Records for the task:
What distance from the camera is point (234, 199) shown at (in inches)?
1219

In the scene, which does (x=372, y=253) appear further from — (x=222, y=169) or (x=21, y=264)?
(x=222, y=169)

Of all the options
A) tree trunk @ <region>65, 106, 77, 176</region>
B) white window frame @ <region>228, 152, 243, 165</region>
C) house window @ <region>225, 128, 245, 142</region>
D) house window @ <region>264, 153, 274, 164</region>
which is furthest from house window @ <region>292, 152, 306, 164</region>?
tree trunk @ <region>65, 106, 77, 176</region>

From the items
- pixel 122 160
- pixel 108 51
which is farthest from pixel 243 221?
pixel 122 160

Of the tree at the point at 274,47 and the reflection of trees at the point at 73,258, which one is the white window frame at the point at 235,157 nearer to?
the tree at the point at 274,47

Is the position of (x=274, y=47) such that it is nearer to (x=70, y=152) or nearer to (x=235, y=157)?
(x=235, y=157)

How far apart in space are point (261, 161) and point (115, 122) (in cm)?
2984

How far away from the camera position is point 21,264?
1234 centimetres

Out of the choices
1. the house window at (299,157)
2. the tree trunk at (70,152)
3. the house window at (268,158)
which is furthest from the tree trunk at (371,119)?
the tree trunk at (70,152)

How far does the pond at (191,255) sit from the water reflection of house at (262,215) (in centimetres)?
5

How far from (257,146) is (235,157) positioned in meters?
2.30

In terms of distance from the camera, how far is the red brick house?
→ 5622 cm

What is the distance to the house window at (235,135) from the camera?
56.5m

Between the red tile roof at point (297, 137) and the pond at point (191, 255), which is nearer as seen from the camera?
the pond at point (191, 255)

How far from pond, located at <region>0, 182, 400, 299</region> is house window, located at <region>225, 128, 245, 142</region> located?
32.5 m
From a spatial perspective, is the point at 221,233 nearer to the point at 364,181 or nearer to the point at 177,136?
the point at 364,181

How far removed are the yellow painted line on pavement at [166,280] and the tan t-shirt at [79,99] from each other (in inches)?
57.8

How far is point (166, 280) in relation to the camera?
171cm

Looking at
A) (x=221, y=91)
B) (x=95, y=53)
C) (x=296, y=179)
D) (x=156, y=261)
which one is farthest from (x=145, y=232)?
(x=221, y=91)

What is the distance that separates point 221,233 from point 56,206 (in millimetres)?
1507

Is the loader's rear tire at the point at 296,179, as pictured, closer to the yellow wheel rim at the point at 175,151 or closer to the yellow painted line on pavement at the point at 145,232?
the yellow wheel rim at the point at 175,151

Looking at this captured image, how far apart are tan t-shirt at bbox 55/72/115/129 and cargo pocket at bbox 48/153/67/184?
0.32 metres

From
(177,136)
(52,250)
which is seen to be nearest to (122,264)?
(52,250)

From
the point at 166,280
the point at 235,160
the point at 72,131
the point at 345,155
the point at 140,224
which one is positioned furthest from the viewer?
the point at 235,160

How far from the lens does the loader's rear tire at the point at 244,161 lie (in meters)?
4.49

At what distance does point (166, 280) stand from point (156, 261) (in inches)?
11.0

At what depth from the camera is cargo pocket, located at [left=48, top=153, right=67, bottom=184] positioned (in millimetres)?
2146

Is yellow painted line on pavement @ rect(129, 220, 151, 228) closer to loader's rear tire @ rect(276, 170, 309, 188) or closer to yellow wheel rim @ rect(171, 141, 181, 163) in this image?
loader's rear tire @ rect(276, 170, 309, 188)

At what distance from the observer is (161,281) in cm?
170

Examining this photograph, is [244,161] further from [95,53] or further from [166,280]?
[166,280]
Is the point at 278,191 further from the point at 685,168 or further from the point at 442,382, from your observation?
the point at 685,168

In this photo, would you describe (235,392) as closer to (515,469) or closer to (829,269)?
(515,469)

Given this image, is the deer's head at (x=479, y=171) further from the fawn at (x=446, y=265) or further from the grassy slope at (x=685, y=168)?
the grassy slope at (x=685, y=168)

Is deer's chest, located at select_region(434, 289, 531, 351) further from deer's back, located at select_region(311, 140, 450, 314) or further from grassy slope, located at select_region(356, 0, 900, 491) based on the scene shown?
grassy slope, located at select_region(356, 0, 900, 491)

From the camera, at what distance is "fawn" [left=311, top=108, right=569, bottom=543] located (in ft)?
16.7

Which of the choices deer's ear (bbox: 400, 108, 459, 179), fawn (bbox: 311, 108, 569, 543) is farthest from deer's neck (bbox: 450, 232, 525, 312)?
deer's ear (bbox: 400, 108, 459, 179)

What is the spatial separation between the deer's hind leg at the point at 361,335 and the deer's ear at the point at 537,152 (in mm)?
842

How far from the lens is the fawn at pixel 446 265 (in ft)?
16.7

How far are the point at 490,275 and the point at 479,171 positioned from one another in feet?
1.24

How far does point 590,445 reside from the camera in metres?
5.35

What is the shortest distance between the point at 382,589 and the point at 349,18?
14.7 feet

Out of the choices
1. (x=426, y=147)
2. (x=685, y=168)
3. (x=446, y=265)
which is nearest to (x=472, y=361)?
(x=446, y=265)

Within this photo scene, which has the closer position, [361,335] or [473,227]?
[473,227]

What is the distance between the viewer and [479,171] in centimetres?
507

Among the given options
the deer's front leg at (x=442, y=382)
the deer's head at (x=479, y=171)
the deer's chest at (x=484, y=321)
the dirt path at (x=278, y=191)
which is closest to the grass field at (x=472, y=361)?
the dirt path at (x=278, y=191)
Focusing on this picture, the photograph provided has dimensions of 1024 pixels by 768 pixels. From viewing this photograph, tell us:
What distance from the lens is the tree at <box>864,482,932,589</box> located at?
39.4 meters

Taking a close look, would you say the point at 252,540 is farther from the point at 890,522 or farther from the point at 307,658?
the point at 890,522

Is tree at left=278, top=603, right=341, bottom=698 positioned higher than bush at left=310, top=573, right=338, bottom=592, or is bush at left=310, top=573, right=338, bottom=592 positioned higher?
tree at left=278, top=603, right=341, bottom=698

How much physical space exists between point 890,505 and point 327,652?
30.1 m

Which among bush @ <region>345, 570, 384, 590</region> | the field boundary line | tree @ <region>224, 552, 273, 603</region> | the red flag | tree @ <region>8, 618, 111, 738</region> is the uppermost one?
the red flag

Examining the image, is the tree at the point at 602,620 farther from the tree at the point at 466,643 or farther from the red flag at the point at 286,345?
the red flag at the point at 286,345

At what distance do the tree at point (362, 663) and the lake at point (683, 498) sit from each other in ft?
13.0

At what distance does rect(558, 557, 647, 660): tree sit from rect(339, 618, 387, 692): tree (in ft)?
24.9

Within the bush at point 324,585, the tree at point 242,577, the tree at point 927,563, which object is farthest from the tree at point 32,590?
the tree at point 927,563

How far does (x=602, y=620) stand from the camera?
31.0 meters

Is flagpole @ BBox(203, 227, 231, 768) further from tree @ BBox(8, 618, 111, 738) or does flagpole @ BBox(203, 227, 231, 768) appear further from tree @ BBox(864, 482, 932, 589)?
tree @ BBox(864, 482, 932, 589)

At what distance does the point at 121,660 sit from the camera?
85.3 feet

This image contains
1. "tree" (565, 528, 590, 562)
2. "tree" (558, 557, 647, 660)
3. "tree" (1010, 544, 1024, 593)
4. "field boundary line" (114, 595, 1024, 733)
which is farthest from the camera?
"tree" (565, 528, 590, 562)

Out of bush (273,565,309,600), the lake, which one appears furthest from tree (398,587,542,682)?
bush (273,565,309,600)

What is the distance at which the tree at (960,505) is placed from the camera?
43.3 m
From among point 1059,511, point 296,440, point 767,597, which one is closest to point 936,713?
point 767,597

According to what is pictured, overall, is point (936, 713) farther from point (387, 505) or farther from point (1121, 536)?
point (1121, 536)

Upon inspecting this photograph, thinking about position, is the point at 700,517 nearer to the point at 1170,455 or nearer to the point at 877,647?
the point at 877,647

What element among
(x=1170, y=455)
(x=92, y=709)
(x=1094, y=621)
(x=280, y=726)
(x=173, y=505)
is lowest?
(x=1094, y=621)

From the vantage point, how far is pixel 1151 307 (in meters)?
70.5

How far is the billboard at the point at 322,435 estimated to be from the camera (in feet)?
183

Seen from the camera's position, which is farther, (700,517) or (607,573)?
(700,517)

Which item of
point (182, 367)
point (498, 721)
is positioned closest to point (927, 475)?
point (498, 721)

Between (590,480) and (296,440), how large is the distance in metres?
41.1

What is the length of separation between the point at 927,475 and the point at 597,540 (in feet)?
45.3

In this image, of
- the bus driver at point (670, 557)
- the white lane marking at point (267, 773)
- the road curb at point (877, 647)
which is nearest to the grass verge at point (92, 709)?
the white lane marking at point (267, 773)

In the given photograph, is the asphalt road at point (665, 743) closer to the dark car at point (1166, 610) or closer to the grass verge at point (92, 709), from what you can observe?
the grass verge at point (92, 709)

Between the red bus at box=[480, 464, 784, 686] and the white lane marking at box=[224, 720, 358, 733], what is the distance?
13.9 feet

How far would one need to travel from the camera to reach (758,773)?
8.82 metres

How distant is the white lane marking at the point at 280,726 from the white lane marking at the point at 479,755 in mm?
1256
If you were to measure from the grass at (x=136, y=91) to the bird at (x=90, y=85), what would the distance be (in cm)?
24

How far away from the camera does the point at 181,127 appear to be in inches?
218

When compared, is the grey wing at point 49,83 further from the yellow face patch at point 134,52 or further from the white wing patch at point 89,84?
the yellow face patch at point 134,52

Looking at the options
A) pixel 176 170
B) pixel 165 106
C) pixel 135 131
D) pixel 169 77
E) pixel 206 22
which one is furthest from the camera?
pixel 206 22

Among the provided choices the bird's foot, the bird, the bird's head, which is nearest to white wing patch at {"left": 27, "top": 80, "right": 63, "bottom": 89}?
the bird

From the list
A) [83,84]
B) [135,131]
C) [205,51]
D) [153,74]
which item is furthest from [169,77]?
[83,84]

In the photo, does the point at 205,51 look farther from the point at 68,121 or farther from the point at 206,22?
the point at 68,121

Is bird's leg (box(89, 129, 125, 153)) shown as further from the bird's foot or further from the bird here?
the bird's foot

Problem statement: From the line containing "In the given" down to the last line, reproduce the records exactly. Include both ends.

Task output:
In the given photograph, is the asphalt road at point (665, 743) closer to the dark car at point (1166, 610) or closer to the grass verge at point (92, 709), from what you can observe?
the grass verge at point (92, 709)

Between the red bus at box=[480, 464, 784, 686] and the white lane marking at box=[224, 720, 358, 733], what is the distance?
13.9 feet

How far would one need to travel from the camera to reach (758,773)?
8.82 metres

How distant is the white lane marking at the point at 280,726 from the white lane marking at the point at 479,755 in mm?
1256
If you were to measure from the grass at (x=136, y=91) to the bird at (x=90, y=85), what would the distance be (in cm)?
24

How far away from the camera does the point at 181,127 appear to be in inches?
218

When compared, is the grey wing at point 49,83 further from the yellow face patch at point 134,52 or further from the white wing patch at point 89,84?
the yellow face patch at point 134,52

Looking at the options
A) pixel 176 170
B) pixel 165 106
C) pixel 135 131
D) pixel 169 77
E) pixel 206 22
which one is furthest from the camera?
pixel 206 22

Among the provided choices the bird's foot, the bird, the bird's head, which is nearest to white wing patch at {"left": 27, "top": 80, "right": 63, "bottom": 89}?
the bird

From the list
A) [83,84]
B) [135,131]
C) [205,51]
D) [153,74]
which item is furthest from [169,77]?
[83,84]

In the photo, does the point at 205,51 look farther from the point at 68,121 or farther from the point at 206,22?
the point at 68,121

Is bird's leg (box(89, 129, 125, 153)) shown as further from the bird's foot or further from the bird here?
the bird's foot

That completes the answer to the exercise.